— READING TEXT —

•••

ULRICHS, KARL HEINRICH (1825–1895), German homosexual emancipationist, lawyer, journalist, and author.

In the written and spoken word, Karl Heinrich Ulrichs was the first person to demand not just the decriminalization of homosexual practices but also the complete legal equality of homosexuals and heterosexuals. A man ahead of his time, he came out publicly as a homosexual in 1867 and envisioned a political and sociocultural movement of homosexuals organized to demand their rights as an oppressed minority. Unable to rally any substantial solidarity among the homosexuals of his era, he left Germany for voluntary exile in Italy.

•••

— PROVIDED DATA —

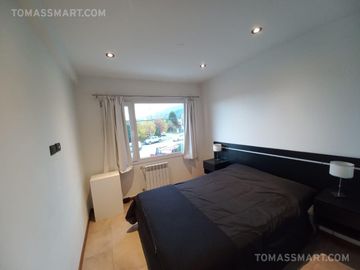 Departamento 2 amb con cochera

•••

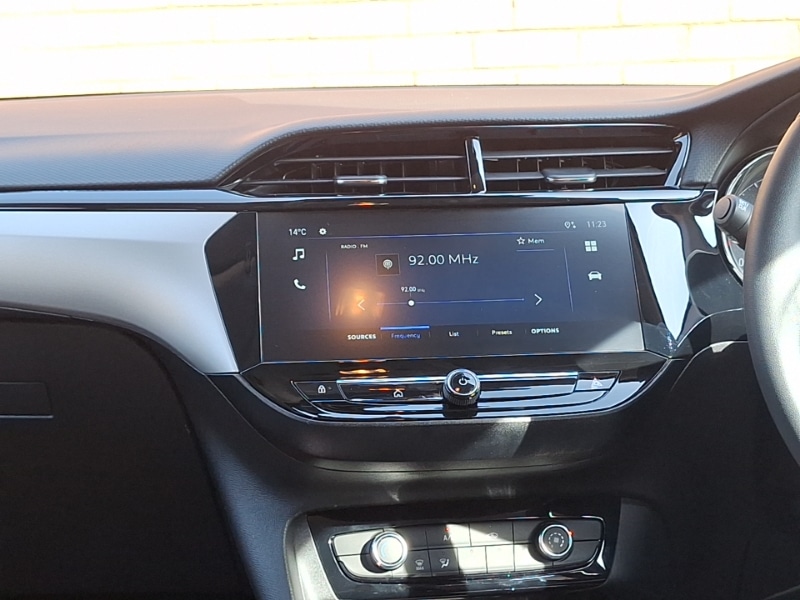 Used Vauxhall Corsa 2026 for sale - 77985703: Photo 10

•••

— PROBLEM STATEMENT —
Return the part of the Karl Heinrich Ulrichs passage starting with "In the written" and going on through "exile in Italy.", copied word for word.

— TASK OUTPUT —
In the written and spoken word, Karl Heinrich Ulrichs was the first person to demand not just the decriminalization of homosexual practices but also the complete legal equality of homosexuals and heterosexuals. A man ahead of his time, he came out publicly as a homosexual in 1867 and envisioned a political and sociocultural movement of homosexuals organized to demand their rights as an oppressed minority. Unable to rally any substantial solidarity among the homosexuals of his era, he left Germany for voluntary exile in Italy.